* Written task A:
For the excerpt on homemade bitters and maraschino cherries below, decide whether each statement agrees with it. Answer yes or no for each, and quote the deciding words of the excerpt exactly. (i) A premium bourbon is recommended for the bitters. (ii) The orange peel is roasted for 1½ hours. (iii) The cherries the writer soaked in Luxardo had a crisp snap.
* Written task B:
According to the excerpt on homemade bitters and maraschino cherries below, how long should the capped jar of bitters sit at room temperature?
* Written task C:
From the excerpt on homemade bitters and maraschino cherries below, print the stretch from "3. Combine the" through "for 2 weeks.".

[Begin Passage]

Make the Bread, Buy the Butter - Jennifer Reese [101]
This is a shortcut bitters I liked very much that you can make with ingredients you may already have in your cupboard. Don’t bother with a premium bourbon. I used Jim Beam.
Make it or buy it? Make it.
Hassle: Easy. Fun.
Cost comparison: Homemade costs $0.64 per ounce. Angostura: $2.25 per ounce.
Peel from 1 orange
One 750-milliliter bottle 80-proof whiskey
6 vanilla beans, split in half lengthwise
1 teaspoon anise seeds
2 juniper berries
2 whole cloves
2 allspice berries
2 teaspoons cardamom seeds
1. Preheat the oven to 200 degrees F.
2. Put the orange peel in the oven—you can set it directly on the rack—and roast for 1½ hours, until very dry.
3. Combine the orange peel and all the remaining ingredients in a large jar. Cap the jar, give it a vigorous shake, and let it sit at room temperature for 2 weeks.
4. Strain into a clean jar or bottle. Store in a cupboard indefinitely.
Makes a little over 3 cups, more than enough bitterness to last a lifetime
MARASCHINO CHERRIES
Some people think a twist of orange peel makes a more elegant garnish for a cocktail than a lipstick red cherry, and they are right. But elegance is overrated. There’s something festive and charming about a drink embellished with a crunchy cherry, round and red as the nose on an alcoholic. I mean, clown. I poured so much money into attempting to make my own maraschino cherries that I could put a small down payment on an orchard. The results:
Maraschino recipe number one came courtesy of Melissa Clark’s In the Kitchen with a Good Appetite and involved soaking sour cherries in Luxardo, an expensive liqueur made from Croatian Marasca cherries and their crushed bitter pits. Clark: “They were seductively crisp-textured and steeped with an exotic, piney, floral flavor that was just sweet enough but balanced by the tart tang of the cherry.” Since I could find neither fresh nor bottled sour cherries, which is what Clark calls for, I rinsed the goop off the sour cherries in a can of pie filling and macerated them in the Luxardo for five days. At the end of that time, I tasted one. It was too alcoholic, and it had neither snap nor stem. It was like eating a small, booze-soaked prune. Fail.

[End Passage]
[Begin Data excerpts]

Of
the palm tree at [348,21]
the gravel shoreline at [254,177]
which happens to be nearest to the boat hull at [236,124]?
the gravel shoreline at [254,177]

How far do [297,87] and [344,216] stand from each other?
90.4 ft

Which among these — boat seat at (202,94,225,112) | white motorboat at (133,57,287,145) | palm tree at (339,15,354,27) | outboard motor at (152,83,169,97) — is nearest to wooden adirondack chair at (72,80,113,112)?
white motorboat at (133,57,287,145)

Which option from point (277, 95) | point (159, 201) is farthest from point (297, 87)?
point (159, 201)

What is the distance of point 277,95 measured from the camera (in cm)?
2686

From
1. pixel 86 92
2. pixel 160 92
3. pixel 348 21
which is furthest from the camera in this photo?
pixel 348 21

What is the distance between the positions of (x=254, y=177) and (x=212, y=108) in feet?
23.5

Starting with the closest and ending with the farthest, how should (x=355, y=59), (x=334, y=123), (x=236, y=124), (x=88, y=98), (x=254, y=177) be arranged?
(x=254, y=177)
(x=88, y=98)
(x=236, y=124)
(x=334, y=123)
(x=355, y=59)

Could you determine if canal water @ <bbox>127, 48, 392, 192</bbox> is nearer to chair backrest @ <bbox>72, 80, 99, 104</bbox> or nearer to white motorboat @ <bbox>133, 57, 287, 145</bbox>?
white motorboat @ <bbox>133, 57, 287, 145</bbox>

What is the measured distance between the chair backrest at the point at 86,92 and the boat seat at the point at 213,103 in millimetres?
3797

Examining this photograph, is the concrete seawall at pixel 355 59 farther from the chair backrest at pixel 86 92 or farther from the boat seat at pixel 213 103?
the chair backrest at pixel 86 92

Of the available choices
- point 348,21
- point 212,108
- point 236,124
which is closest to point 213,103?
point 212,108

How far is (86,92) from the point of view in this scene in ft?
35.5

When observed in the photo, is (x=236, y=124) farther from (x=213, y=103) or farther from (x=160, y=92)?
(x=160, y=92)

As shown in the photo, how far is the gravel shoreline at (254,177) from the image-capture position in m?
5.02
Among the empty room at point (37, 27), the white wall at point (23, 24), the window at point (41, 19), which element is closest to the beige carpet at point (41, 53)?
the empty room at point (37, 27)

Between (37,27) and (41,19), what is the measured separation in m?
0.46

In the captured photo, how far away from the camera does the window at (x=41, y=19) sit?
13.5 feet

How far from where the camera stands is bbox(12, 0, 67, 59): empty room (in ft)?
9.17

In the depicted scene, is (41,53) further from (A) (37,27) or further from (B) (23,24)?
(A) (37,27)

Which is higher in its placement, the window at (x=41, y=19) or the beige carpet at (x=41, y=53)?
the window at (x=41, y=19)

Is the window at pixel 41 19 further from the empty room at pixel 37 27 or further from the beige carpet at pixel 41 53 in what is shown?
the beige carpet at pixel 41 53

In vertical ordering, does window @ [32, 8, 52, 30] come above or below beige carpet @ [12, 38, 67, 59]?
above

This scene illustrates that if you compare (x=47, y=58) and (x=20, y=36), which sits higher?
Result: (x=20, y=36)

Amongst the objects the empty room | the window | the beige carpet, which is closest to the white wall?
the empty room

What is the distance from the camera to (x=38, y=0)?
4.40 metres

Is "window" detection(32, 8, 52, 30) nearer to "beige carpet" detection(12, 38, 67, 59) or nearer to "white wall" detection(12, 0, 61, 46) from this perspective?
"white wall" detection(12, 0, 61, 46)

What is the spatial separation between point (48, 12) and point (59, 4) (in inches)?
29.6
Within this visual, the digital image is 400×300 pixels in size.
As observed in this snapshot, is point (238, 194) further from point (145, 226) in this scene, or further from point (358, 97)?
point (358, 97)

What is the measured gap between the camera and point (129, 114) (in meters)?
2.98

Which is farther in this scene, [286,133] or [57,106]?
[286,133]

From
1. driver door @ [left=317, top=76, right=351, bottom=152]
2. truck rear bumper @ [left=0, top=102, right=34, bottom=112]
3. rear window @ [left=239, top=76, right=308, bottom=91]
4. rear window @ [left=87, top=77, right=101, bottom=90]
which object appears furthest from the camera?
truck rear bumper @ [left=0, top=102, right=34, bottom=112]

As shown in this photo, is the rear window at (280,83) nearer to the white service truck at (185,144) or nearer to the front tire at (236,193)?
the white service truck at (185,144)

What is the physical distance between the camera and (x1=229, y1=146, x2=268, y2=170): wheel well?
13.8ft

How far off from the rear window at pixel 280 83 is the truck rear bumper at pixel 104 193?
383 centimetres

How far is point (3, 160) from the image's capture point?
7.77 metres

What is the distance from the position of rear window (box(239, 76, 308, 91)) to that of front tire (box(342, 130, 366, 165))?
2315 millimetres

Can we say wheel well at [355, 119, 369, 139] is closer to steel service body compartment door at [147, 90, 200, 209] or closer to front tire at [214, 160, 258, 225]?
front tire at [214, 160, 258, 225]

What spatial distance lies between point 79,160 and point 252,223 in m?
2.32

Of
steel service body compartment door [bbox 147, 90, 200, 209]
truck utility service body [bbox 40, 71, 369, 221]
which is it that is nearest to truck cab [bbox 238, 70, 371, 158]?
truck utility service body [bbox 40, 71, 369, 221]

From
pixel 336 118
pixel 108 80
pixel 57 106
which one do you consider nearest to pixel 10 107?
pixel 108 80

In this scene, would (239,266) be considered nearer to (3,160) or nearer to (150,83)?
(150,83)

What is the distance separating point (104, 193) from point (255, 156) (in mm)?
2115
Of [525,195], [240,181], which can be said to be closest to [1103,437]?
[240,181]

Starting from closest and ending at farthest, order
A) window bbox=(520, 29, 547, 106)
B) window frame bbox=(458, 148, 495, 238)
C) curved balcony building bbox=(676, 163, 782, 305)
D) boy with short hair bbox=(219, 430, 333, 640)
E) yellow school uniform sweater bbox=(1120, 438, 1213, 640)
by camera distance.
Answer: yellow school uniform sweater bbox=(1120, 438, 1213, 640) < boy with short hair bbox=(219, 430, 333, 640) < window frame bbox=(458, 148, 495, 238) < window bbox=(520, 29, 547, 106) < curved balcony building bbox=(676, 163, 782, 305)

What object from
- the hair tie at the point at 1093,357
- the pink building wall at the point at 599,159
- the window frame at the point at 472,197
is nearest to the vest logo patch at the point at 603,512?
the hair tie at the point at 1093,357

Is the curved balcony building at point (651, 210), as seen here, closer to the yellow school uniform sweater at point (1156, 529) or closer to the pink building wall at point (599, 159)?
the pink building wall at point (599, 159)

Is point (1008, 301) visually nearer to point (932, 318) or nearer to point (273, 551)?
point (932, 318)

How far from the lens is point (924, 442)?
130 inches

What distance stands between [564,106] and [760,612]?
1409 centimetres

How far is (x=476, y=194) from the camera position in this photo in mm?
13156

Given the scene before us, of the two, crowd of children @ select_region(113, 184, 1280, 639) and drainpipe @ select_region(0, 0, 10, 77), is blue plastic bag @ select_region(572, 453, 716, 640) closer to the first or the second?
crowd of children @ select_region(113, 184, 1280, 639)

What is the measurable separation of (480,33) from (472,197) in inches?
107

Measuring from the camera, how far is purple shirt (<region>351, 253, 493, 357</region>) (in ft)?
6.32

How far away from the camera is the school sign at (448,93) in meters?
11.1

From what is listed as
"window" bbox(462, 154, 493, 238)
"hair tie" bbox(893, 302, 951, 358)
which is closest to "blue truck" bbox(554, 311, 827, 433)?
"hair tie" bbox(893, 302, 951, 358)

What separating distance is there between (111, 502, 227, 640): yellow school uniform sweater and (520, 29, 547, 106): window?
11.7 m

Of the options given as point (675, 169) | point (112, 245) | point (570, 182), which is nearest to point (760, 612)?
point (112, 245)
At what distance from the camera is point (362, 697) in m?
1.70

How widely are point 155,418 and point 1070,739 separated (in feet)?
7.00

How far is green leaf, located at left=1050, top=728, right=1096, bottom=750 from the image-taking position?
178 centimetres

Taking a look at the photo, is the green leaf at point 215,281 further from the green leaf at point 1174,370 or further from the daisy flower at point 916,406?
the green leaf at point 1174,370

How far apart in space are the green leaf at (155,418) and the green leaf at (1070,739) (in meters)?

[End Data excerpts]

* Final answer A:
(i) No: "Don’t bother with a premium bourbon."
(ii) Yes: "roast for 1½ hours, until very dry."
(iii) No: "It was too alcoholic, and it had neither snap nor stem."

* Final answer B:
Two weeks.

* Final answer C:
3. Combine the orange peel and all the remaining ingredients in a large jar. Cap the jar, give it a vigorous shake, and let it sit at room temperature for 2 weeks.